# Second hand carboys



## TJsBasement (Jun 30, 2012)

Today I'm cleaning a few carboys I picked up a yard sale, I got the 3 of them a few weeks ago and they have been sitting full of water in the garage sense then. 2 are somewhat cleanish but one has some white mystery crap dried in the bottom and some red streaks running down the sides. I have been down there using a drill mounted carboy cleaner and One Step like I'm mad at it and the streaks on the side just will not budge. I do have Powdered Brew Wash to try next but what other more critical options do I have, any kind of serious acid that will sure fire remove everything except the glass. Even the 2 carboys that appear clean may not get used, I just don't feel like I'm getting them clean, not completely clean. If someone was to gift you a filthy dried carboy would you use it, would you repurpose it would you just trash it or if you used it how would you get it clean. Thanks for any tips guys.


----------



## Runningwolf (Jun 30, 2012)

I would use caustic soda. Just be careful with it.


----------



## TJsBasement (Jun 30, 2012)

Oh snap I happen to have Red Devil sodium hydroxide from playing with hho, Thanks Dan.


----------



## Sirs (Jun 30, 2012)

you can always try Muriatic Acid it's whats used to clean bricks and such it'll get most anything off of glass or anything else if you leave it on it, it's easy to use just dilute it to the suggested strength and then rinse good problems solved. Just make sure you follow the directions to the letter,as it is a caustic acid.


----------



## TJsBasement (Jun 30, 2012)

Sounds like I'll be getting real serious this round. Let me find my clear face shield and lets do this. I think the power tools will stay in the drawer for this one, no need to fling corrosive stuff all over the garage, well not right off the start at least. 

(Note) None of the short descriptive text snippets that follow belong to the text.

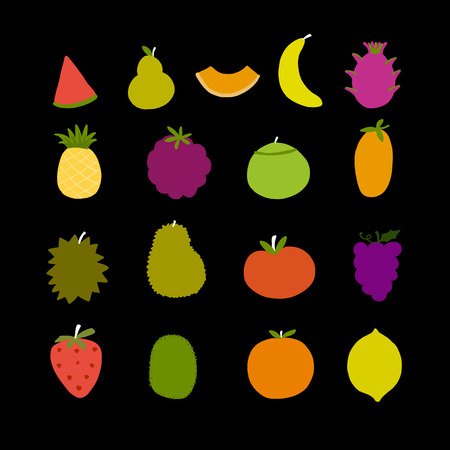 Fruits collection, set for your design Stock Photo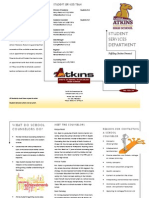 atkins informed consent brochure 1 1
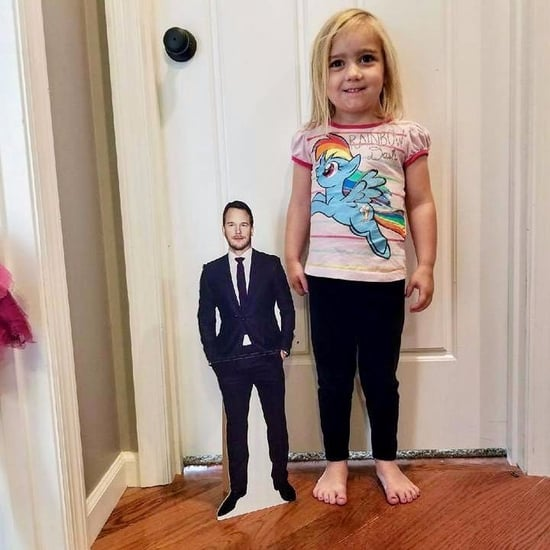 Girls Gets Chris Pratt Cut-Out For Her Birthday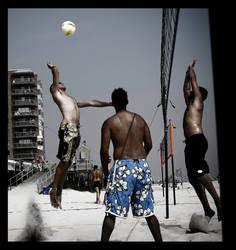 Beach Volleyball Ups by AnAnthemOfTheNew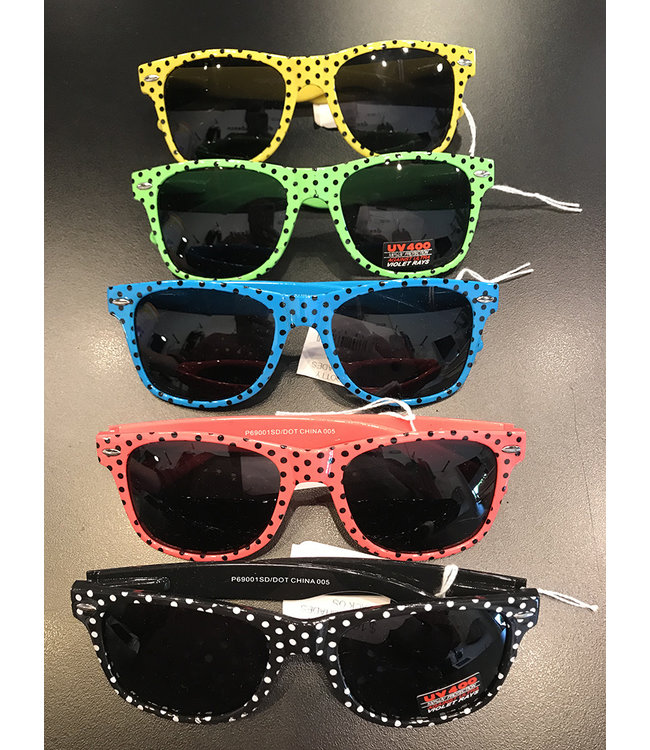DOTTY SHADES-5 colors available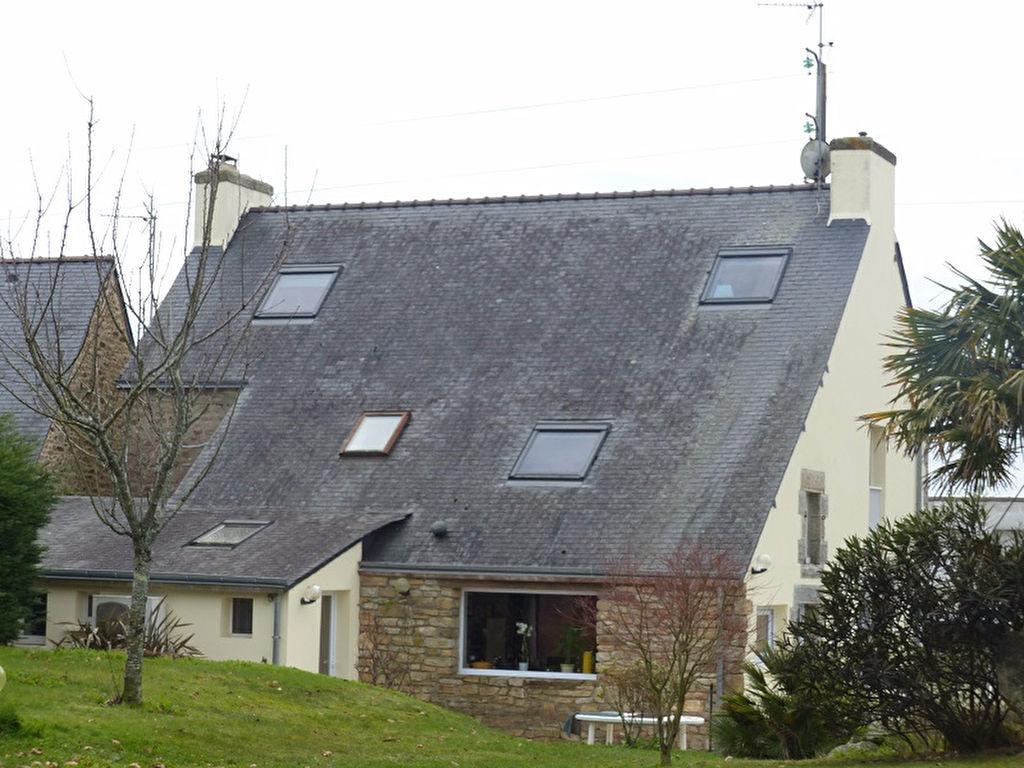 Maison Pont Aven 5 pièce(s) 146.49 m2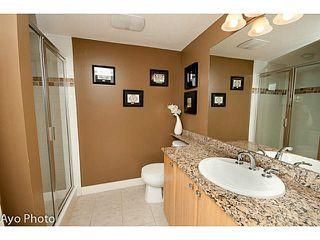 "Photo 9: 204 12020 207A Street in Maple Ridge: Northwest Maple Ridge Condo for sale in ""WESTBROOKE"" : MLS®# V1109916"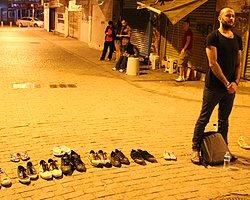 Beşiktaş Çarşı Grubu'ndan 11 kişi Gezi Parkı olayları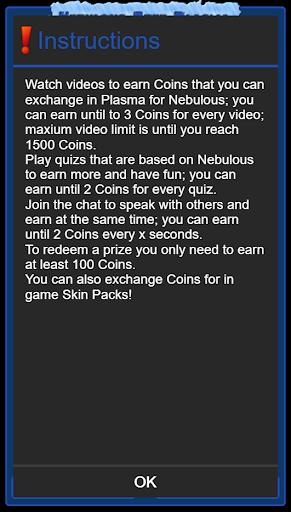 Nebulous Free Plasma - Solve and Earn Rewards screenshot 2
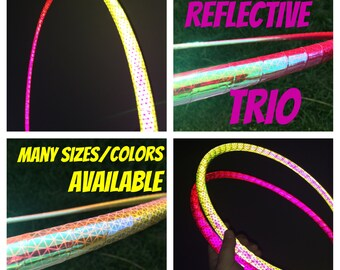 REFLECTIVE  TRIO Mini Poi Hoops - Any Combination Dance & Exercise Hula Hoop COLLAPSIBLE Push Button or solid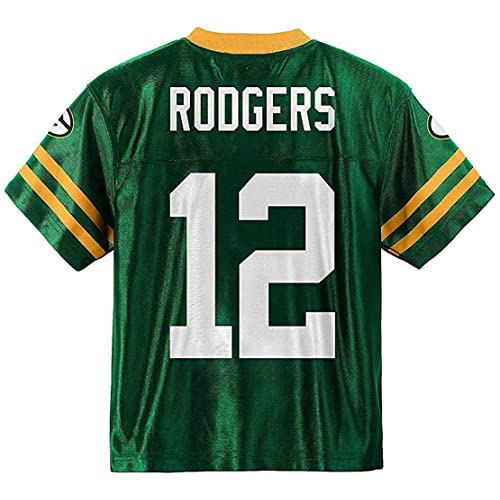 Outerstuff Aaron Rodgers Green Bay Packers  12 Green Youth Home Player  Jersey ea7b2e89d
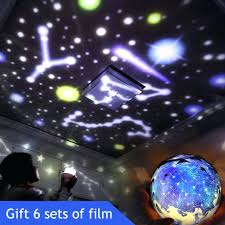 constellation night light constellation night light planet magic meteor projector universe led lamp colors rotary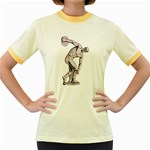 sculpture Women s Fitted Ringer T-Shirt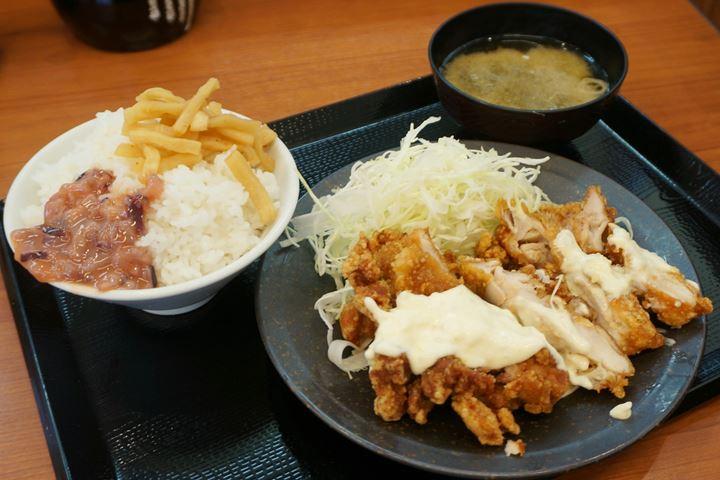 Chicken Namban Set Meal チキン南蛮定食 - 唐揚げ Deep fried chicken KARAYAMA からあげ からやま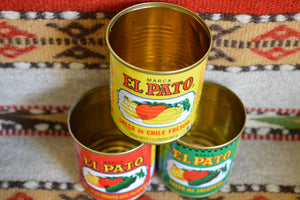 36 Empty EL PATO Cans ~ 7 3/4 Oz. for Crafts~Decor~Parties~Planters Mucho Otro ~ Gifts ~ Games- Mucho-Mex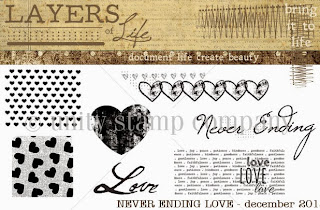 http://unitystampco.com/shop/layers-of-life/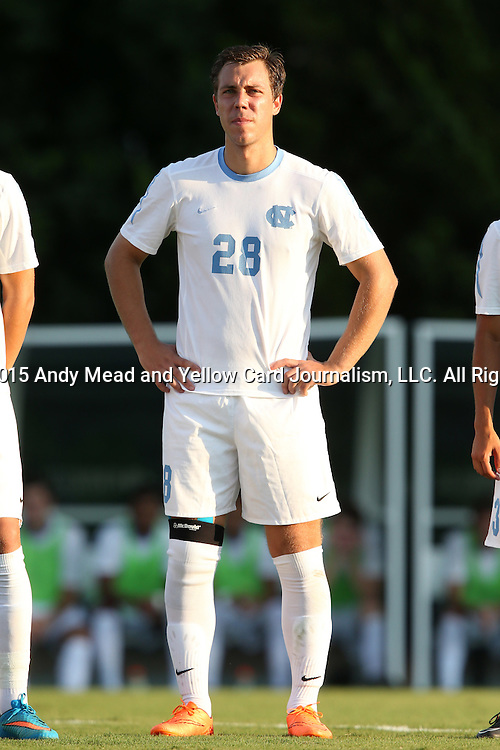 14 August 2015: North Carolina's Alex Olofson. The University of North Carolina Tar Heels hosted the Winthrop University Eagles at Fetzer Field in Chapel Hill, NC in a 2015 NCAA Division I Men's Soccer preseason exhibition. North Carolina won the game 4-1.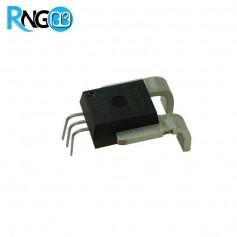 سنسور جریان ACS758LCB-050B-PFF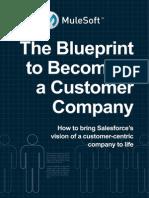 Blueprint Become a Customer Company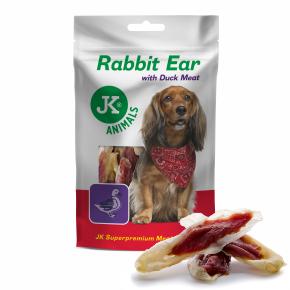 Meat Snack Rabbit Ear with Duck Meat, sušené králičí uši skachním masem, masový pamlsek, 80g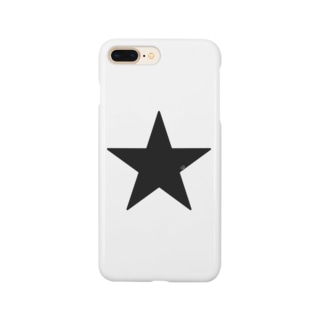 Black Star Smartphone cases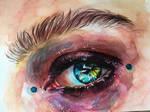 Watercolor painting of eye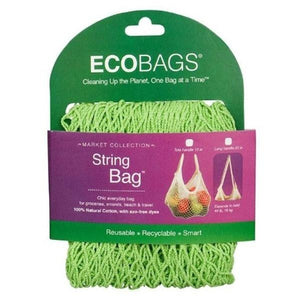 ECOBAGS Lime Tote Handle String Bag 226582 OC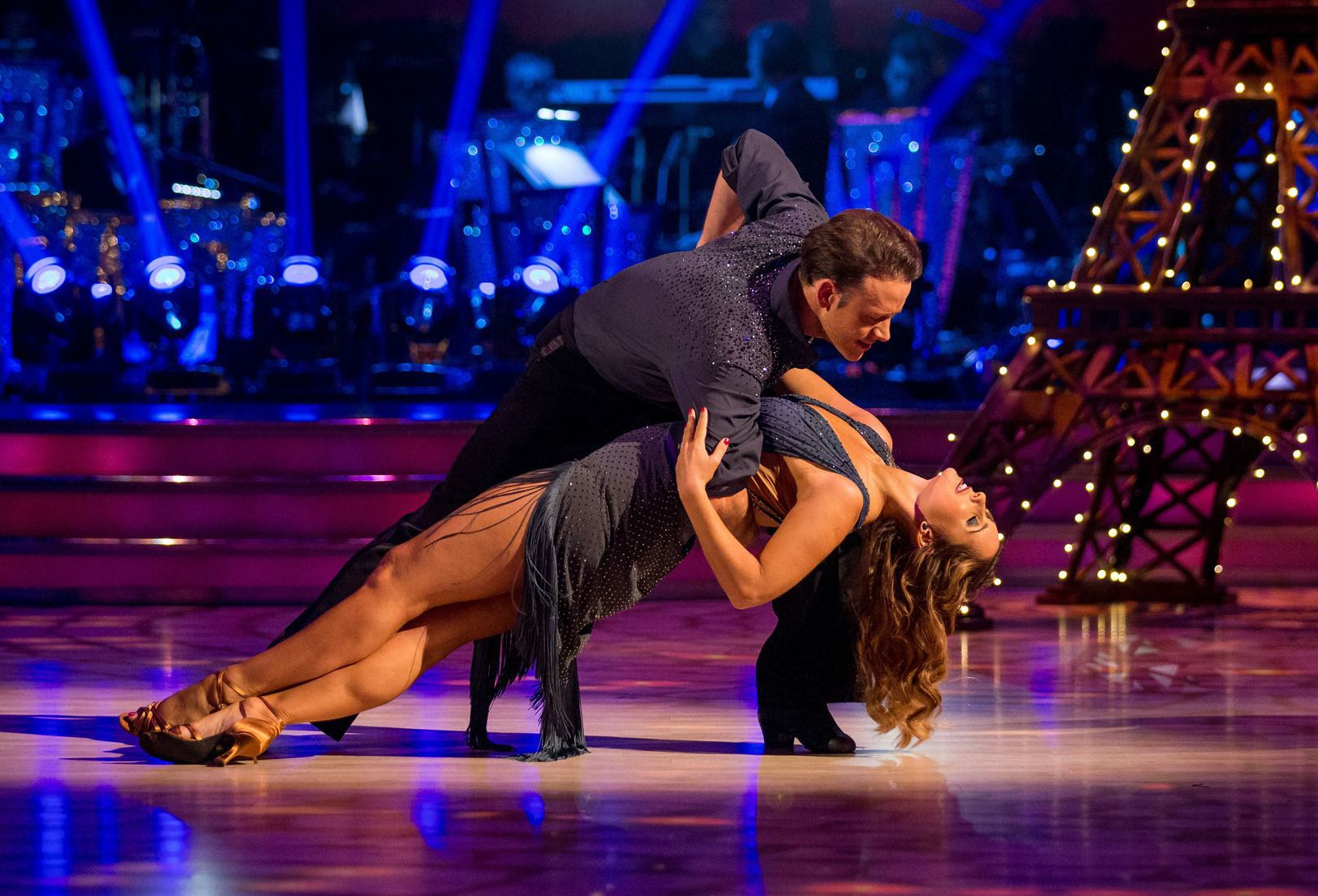 Kevin Clifton and Louise Redknapp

I really do appreciate the input.


----------



## keena (Jun 30, 2012)

If you find a trick that really works let me know. I just got 3 used carboys that I'm not using till they are cleaned as well


----------



## BobR (Jun 30, 2012)

I guess my question is, was this sale in your neighborhood and do you know the people who sold them? Might be simple to ask if they know what might have been stored in them. If in a strange neighborhood, with stranges selling them, in todays world I trust no one. Gosh, could they have been used in a meth lab.


----------



## WVMountaineerJack (Jul 1, 2012)

Soak them overnight in powdered dishwasher detergent in hot water, dissolve the detergent up to about 4 gallons and add half gallon of distilled white vinegar and top off with more hot water and leave to soak. CC


----------



## Julie (Jul 1, 2012)

Homebrew Heaven sells this stuff called Super Grunge, this stuff gets real tough stains out of your carboys.


----------



## TJsBasement (Jul 1, 2012)

BobR said:


> I guess my question is, was this sale in your neighborhood and do you know the people who sold them? Might be simple to ask if they know what might have been stored in them. If in a strange neighborhood, with stranges selling them, in todays world I trust no one. Gosh, could they have been used in a meth lab.



No I don't really know what was in them, the guys selling them claim wine only and they was stored clean but just looking at them told me otherwise. I haggled a bit and got three 5 gallon carboys for 30 bucks. 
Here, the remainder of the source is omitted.